Let me guess: You're a "hands on, get it done kinda guy" and Engineers are too far separated from real work to actually know how things work. Was I close?


----------



## Deacon (Mar 2, 2013)

TheBigChill said:


> Let me guess: You're a "hands on, get it done kinda guy" and Engineers are too far separated from real work to actually know how things work. Was I close?


Naw. I was just giving you shit. >

I worked 20 years in commercial construction, but I also read instruction manuals before putting things together. :hairy:


----------



## mAK10 (Jan 24, 2017)

I've just set mine so the high back sits in the desired angle on the hell cup and then made them parallel to the edge of my board and whatever angle they want to sit on the side adjuster so be it if they don't match (they don't)


----------



## scotty100 (Apr 3, 2012)

Deacon said:


> TheBigChill said:
> 
> 
> > Let me guess: You're a "hands on, get it done kinda guy" and Engineers are too far separated from real work to actually know how things work. Was I close?
> ...


You ever used K2s? Good bindings but he has a point...


----------



## Goatie (Jan 7, 2018)

I've just adjusted my bindings for the first time since I bought them 5 years ago. I probably did things in a stupid order but here's what I did and how I managed it.

My bindings were sitting at +15/-15. First I rotated the highbacks to be parallel to the board by making sure there were 2 screws difference between where the highbacks were screwed in. i.e. if the outside screw was in the first hole O o o then the inside screw would be at o o O. Eventually I was left with 2 parallel highbacks.

Then I decided I wanted to change the angle of my bindings to something new.

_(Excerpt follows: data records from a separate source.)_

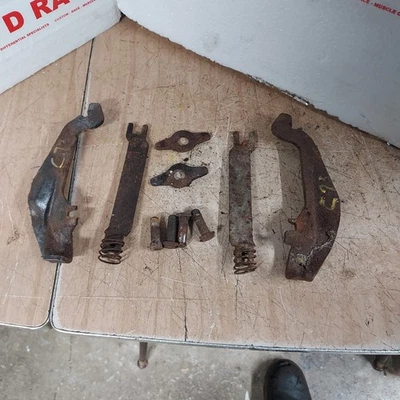 FRENO DE ESTACIONAMIENTO 12 O 10 PERNOS TAMBOR parte 9,5 X 2 PONTIAC CHEVY BUICK OLDSMOBILE C73 Foto 1 de 4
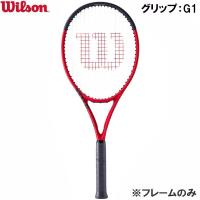 ウイルソン Wilson【フレームのみ】 硬式 テニス ラケット　クラッシュ 100 V2　CLASH 100 V2.0 G1　WR074011U1 | スポーツジュエン 総合館
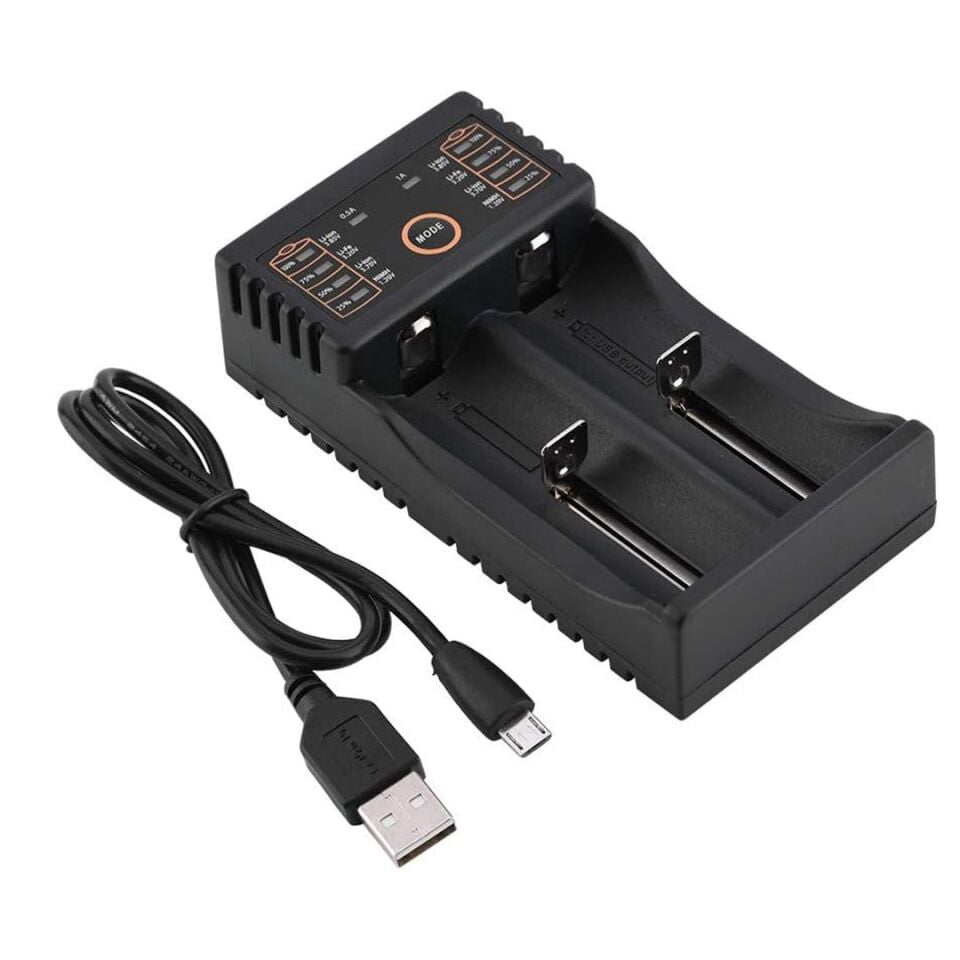 Powermaster PMR-HG2 4.2Volt 500Mah - 1000Mah Pil Şarj Cihazı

So I adjusted them to +21/+6. I didn't have to change the highback on my front binding as it was still more or less parallel. The rear highback however was now no longer parallel but already adjusted as far in the correct position as possible. Anyone got any ideas on this?

Afterwards I thought, screw it, lets add some lean, so I undid the screws, moved the metal socket to +5 deg and then attempted to screw it back in again at the same holes as they were in previously. This proved to be very difficult to achieve on the front binding where the highback was parallel. Every time I thought I was screwing it in at +5, the indicator on the screw would say 0. After a lot of trial and error I finally managed to make it fit, but it was really difficult to screw it in with just my hand and now my thumbs are really sore.

Has anyone else had this experience? I'm particularly curious on how to get the rear highback to be parallel to the board edge with a +6 degree angle.


----------



## kosmoz (Dec 27, 2013)

had 2013 formulas, now 2017, the trick is simple as fcuk, you take out both pins/screws, on which highback is holding, rotate and lean forward highhback as you like, hold it, tight in preffered position and put srews/pins in holes, tighten them up. You always can ask your non engineer wife/kid to do the holding tight part while you put in the screws.


----------